What to work on: Nothing but the lines below from the one containing "Youtube GIF by Shane Dawson" through the one containing "晚上吃哈密瓜會長胖嗎？晚上吃哈密瓜真的會長胖？" should appear in the answer, exact and without pictures.

Top of Study material

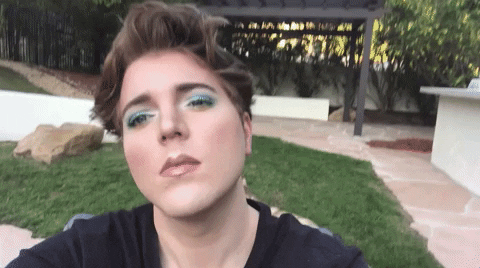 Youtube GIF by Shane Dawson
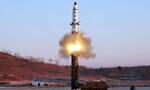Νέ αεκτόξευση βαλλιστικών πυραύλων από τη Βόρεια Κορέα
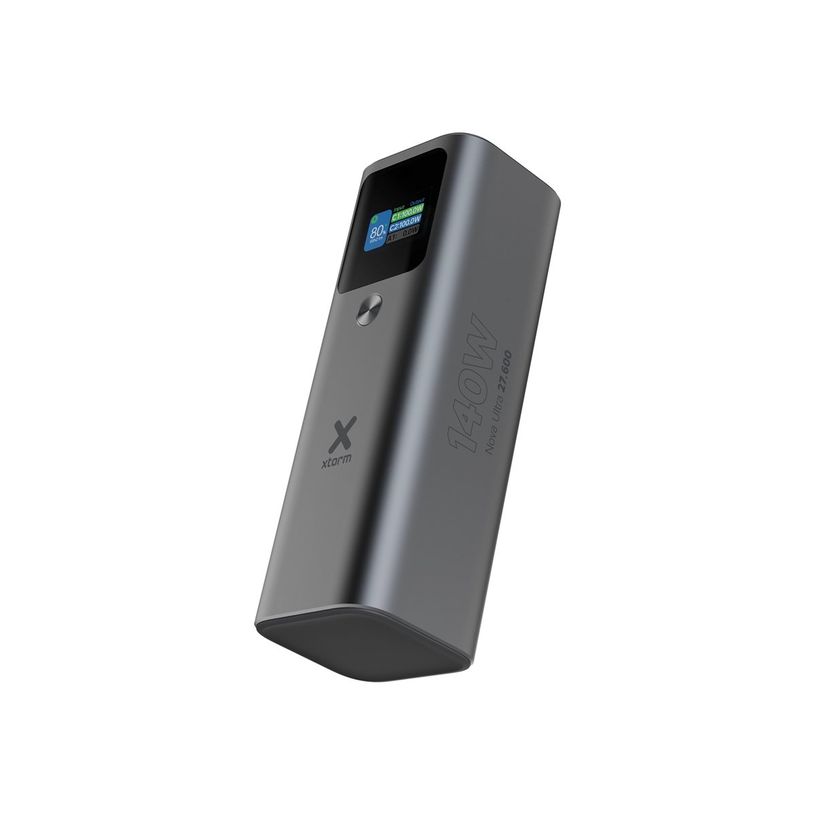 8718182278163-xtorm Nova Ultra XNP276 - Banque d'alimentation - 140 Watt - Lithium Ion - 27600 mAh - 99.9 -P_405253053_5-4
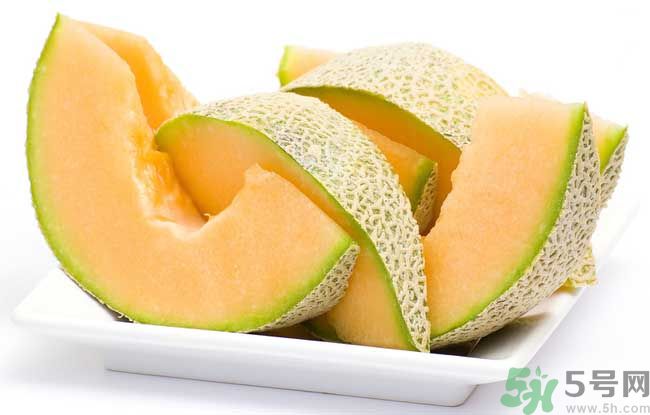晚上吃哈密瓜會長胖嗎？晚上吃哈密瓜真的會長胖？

Bottom of Study material
Top of Study material

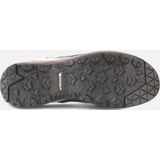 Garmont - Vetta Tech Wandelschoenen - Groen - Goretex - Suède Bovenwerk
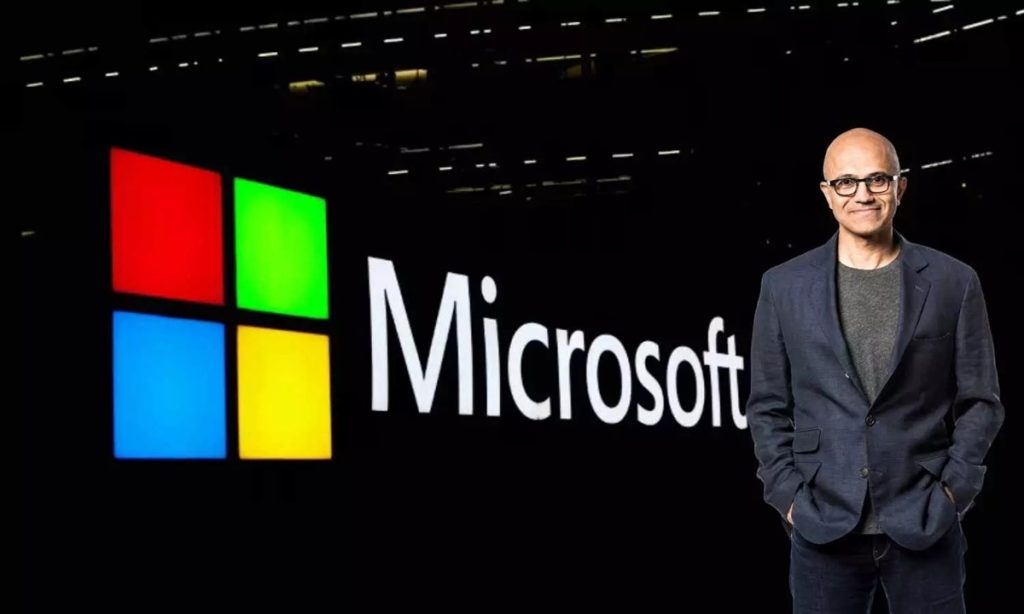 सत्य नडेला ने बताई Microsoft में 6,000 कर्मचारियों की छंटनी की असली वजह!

Bottom of Study material

Response to the task:
 Youtube GIF by Shane Dawson
Νέ αεκτόξευση βαλλιστικών πυραύλων από τη Βόρεια Κορέα
 8718182278163-xtorm Nova Ultra XNP276 - Banque d'alimentation - 140 Watt - Lithium Ion - 27600 mAh - 99.9 -P_405253053_5-4
晚上吃哈密瓜會長胖嗎？晚上吃哈密瓜真的會長胖？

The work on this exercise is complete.